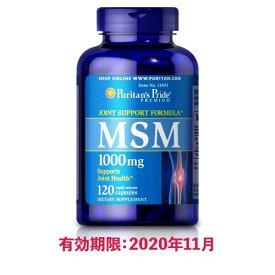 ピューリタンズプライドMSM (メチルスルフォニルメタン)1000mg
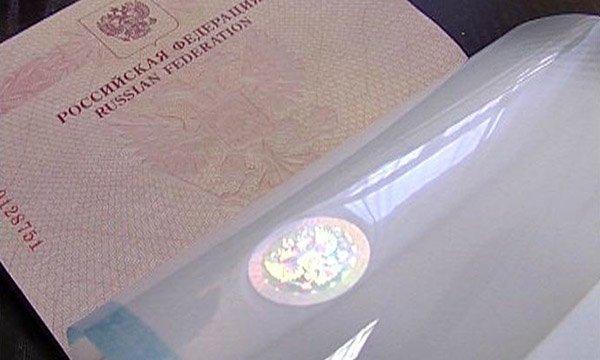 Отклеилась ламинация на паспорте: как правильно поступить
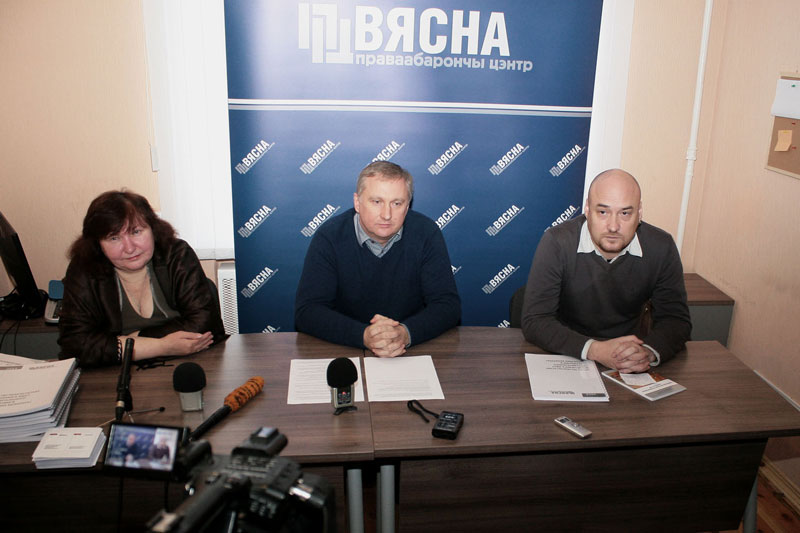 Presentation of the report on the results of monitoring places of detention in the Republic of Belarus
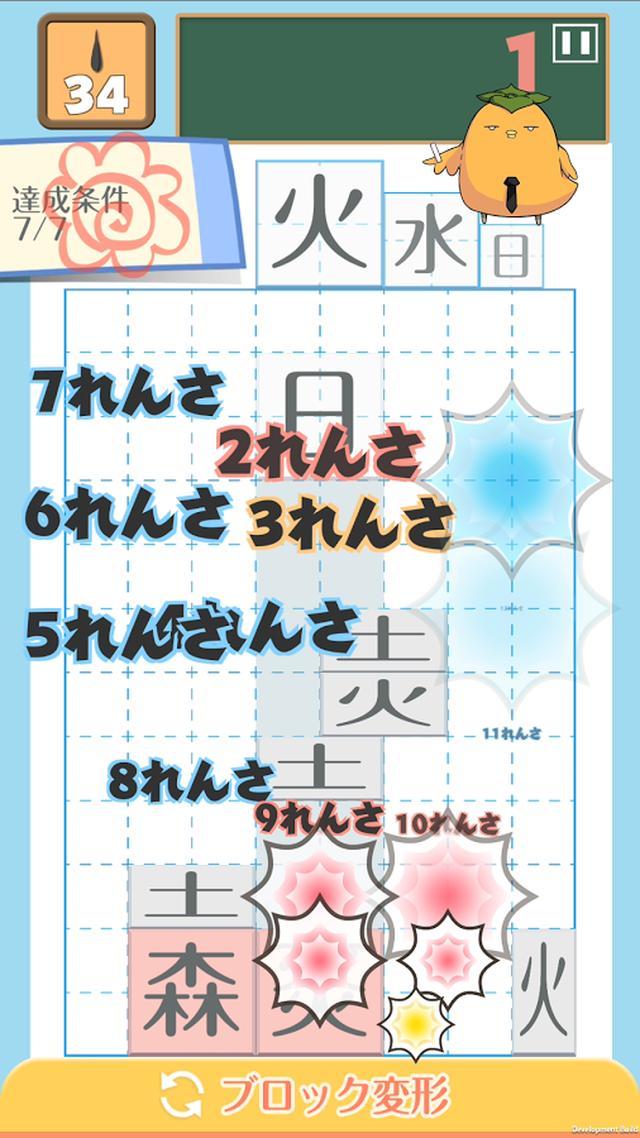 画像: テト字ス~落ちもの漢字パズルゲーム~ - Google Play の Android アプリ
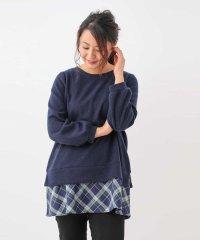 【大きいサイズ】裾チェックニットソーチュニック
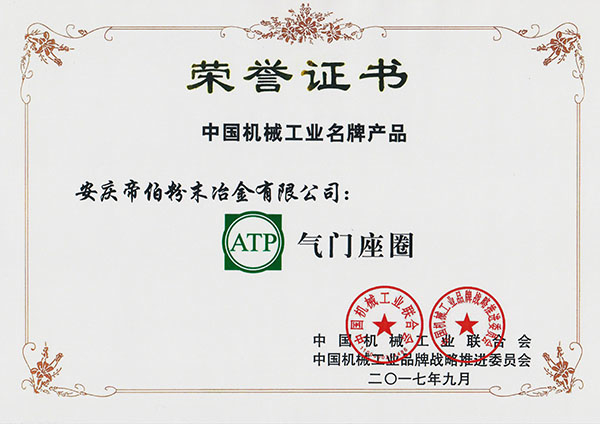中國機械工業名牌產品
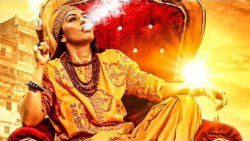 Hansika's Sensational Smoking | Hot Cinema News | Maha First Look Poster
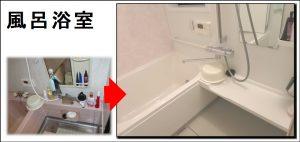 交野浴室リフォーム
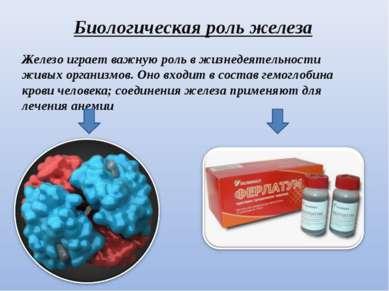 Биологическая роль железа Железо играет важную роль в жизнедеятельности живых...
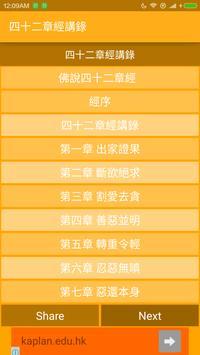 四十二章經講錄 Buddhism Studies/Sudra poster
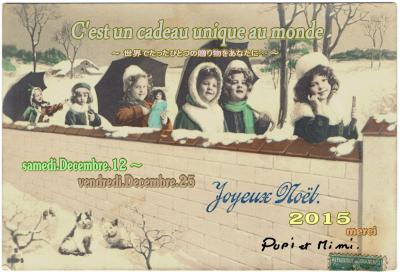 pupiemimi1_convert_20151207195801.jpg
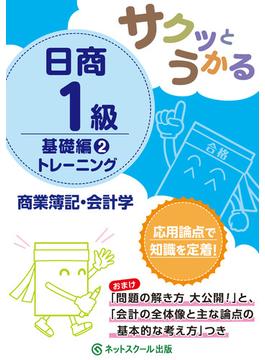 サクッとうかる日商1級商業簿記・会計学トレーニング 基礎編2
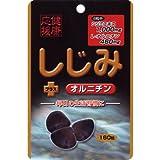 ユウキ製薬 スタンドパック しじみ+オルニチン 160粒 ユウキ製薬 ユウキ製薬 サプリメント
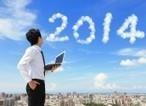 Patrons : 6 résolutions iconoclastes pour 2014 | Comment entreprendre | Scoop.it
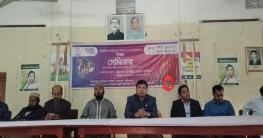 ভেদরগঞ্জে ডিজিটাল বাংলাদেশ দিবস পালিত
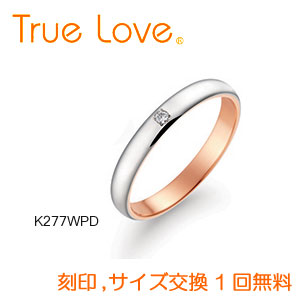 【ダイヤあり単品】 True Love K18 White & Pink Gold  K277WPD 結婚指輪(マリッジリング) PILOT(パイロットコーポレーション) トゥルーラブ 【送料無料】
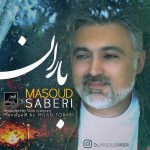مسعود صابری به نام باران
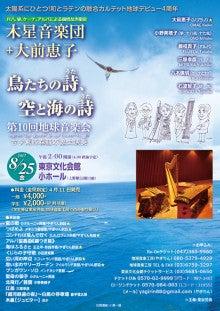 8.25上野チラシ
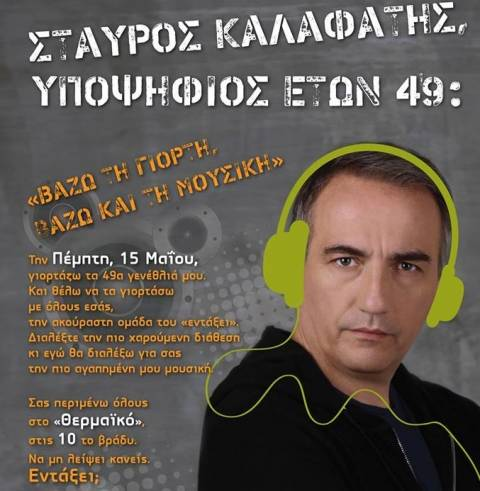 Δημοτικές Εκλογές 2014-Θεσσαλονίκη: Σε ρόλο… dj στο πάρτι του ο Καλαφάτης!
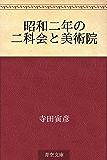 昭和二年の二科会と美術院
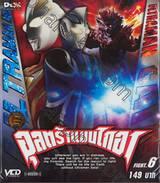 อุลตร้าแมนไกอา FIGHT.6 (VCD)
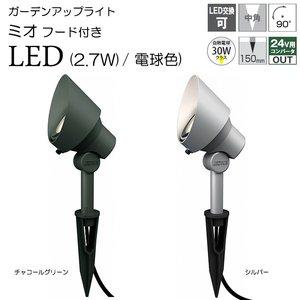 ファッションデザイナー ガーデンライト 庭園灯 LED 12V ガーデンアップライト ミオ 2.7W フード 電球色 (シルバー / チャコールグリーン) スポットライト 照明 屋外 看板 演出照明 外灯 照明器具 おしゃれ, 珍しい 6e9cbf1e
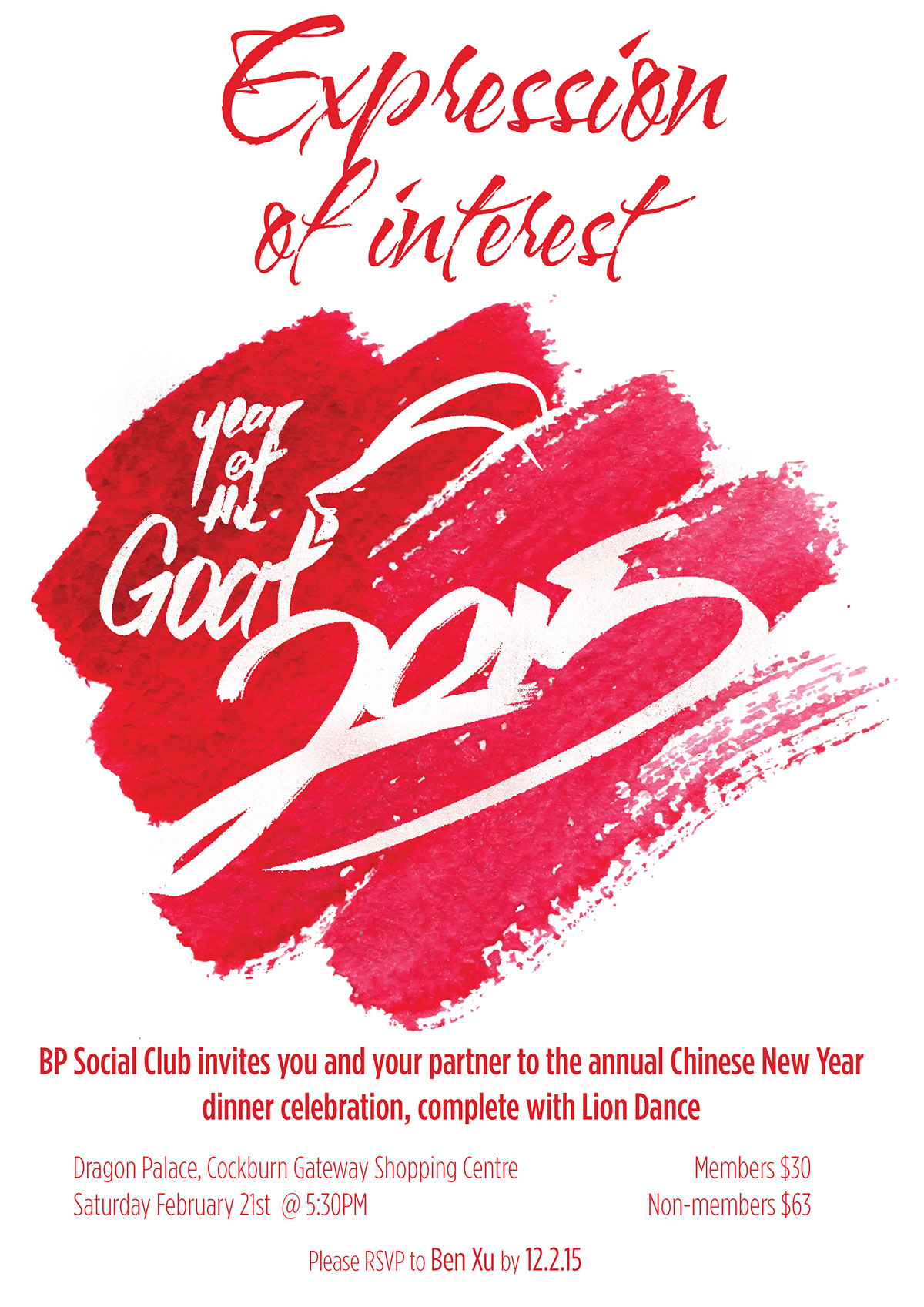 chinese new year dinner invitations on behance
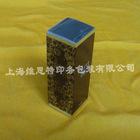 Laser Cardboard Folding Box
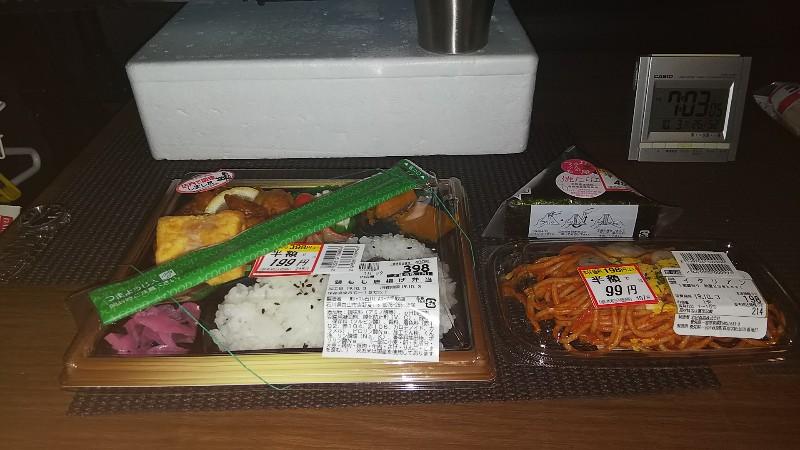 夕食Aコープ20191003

- What is expected -
Set down word for word the lines above from the one with "四十二章經講錄 Buddhism Studies/Sudra poster" up to and including the one with "ファッションデザイナー ガーデンライト 庭園灯". Omit every picture.

- Reply -
 四十二章經講錄 Buddhism Studies/Sudra poster
 pupiemimi1_convert_20151207195801.jpg
 サクッとうかる日商1級商業簿記・会計学トレーニング 基礎編2
 ユウキ製薬 スタンドパック しじみ+オルニチン 160粒 ユウキ製薬 ユウキ製薬 サプリメント
 Patrons : 6 résolutions iconoclastes pour 2014 | Comment entreprendre | Scoop.it
 ভেদরগঞ্জে ডিজিটাল বাংলাদেশ দিবস পালিত
 【ダイヤあり単品】 True Love K18 White & Pink Gold  K277WPD 結婚指輪(マリッジリング) PILOT(パイロットコーポレーション) トゥルーラブ 【送料無料】
مسعود صابری به نام باران
 8.25上野チラシ
 Δημοτικές Εκλογές 2014-Θεσσαλονίκη: Σε ρόλο… dj στο πάρτι του ο Καλαφάτης!
 昭和二年の二科会と美術院
 อุลตร้าแมนไกอา FIGHT.6 (VCD)
 ファッションデザイナー ガーデンライト 庭園灯 LED 12V ガーデンアップライト ミオ 2.7W フード 電球色 (シルバー / チャコールグリーン) スポットライト 照明 屋外 看板 演出照明 外灯 照明器具 おしゃれ, 珍しい 6e9cbf1e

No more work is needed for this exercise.